A character resembling Jack Bauer holding a gun prepares for action in a scene from the video game

There are moments that show more imagination. There’s a great chase scene where a sprinting Tony has to avoid the stuff that his running target throws in his wake, and some surprisingly well done interrogation scenes where you modulate Jack’s approach to tune in to the nervous state of the subject. Normally the speed at which Jack moves between soothing tones and barked threats – “You’re going to give me that information, because you don’t want the alterntative” sort of thing – might raise eyebrows, but hey, it’s all very 24. We also get a cool find the hitman section, followed by an even better shoot the hitman section, and at least the bits where you have to hack your way through systems using a simplified circuit-linking puzzle are fairly simple.
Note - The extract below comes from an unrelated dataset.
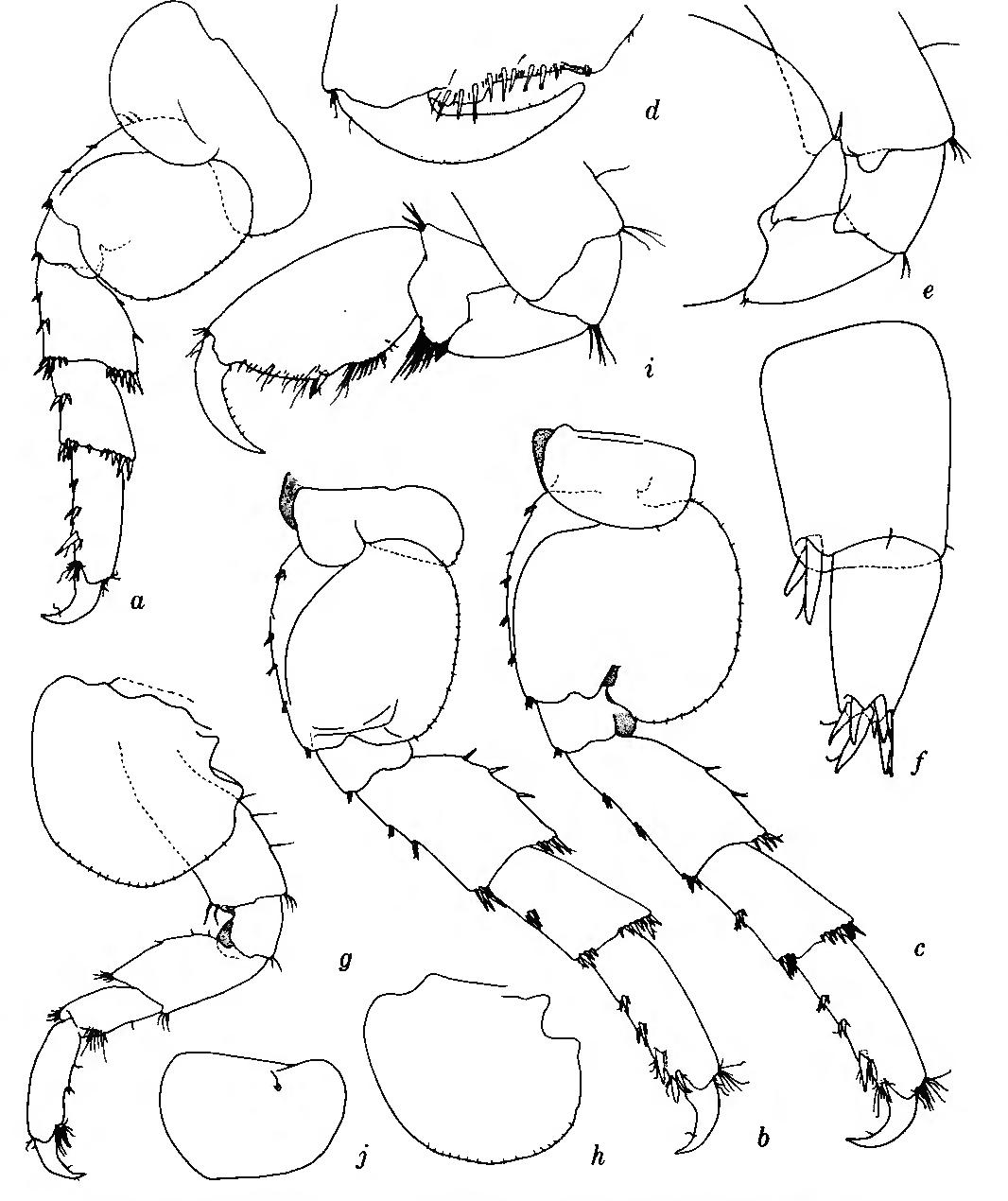 figure 168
I know some may moan that they’re hardly realistic, but what else would they want? For you to spend the next forty minutes hard-coding a virus in Assembly?
In-game screenshot of

Still, taken as a whole, it’s all a bit sloppy and inconsistent, and you’ve probably played most of this before and done better in Metal Gear Solid 2 or 3, Need for Speed: Most Wanted or Fahrenheit. Even the graphics vary dramatically, with a smooth frame rate and some nice effects improving the mostly bland action sequences, while the driving sections suffer from pitiful texture detail and a stop-start frame rate. You keep thinking, after Black, Burnout: Revenge and God of War, surely the PS2 is up to more than this? Again, the best-looking bits are the cut scenes, just because you get close to the action and can see how detailed and well-modelled the characters are. That’s really the amazing thing: Sony Cambridge has created the one game where you look forward to the bits that usually annoy you by breaking up the gameplay, and actually don’t want them to end. In fact, it’s practically the opposite of Metal Gear Solid 2 and 3.
Satellite imaging screen from

But here’s the thing – no matter how shocking the gameplay gets, the authentic 24 atmosphere just keeps pulling you through. Even when you know it’s rotten, and that you’re going to have to spend the next 20 minutes engaged in a tiresome and repetitive task, you do it just to see what the plot has to offer next. And that’s why I’d recommend fans of the show – and only fans of the show – rent the game over a weekend and just treat it like an extra, interactive DVD boxset. It might not be the game that changes your life, but you will want to play through it once.


”’Verdict”’


Sony Cambridge gets it half brilliantly right, and half horribly wrong. The result is a great ‘lost’ season, even when it’s a poor excuse for a game.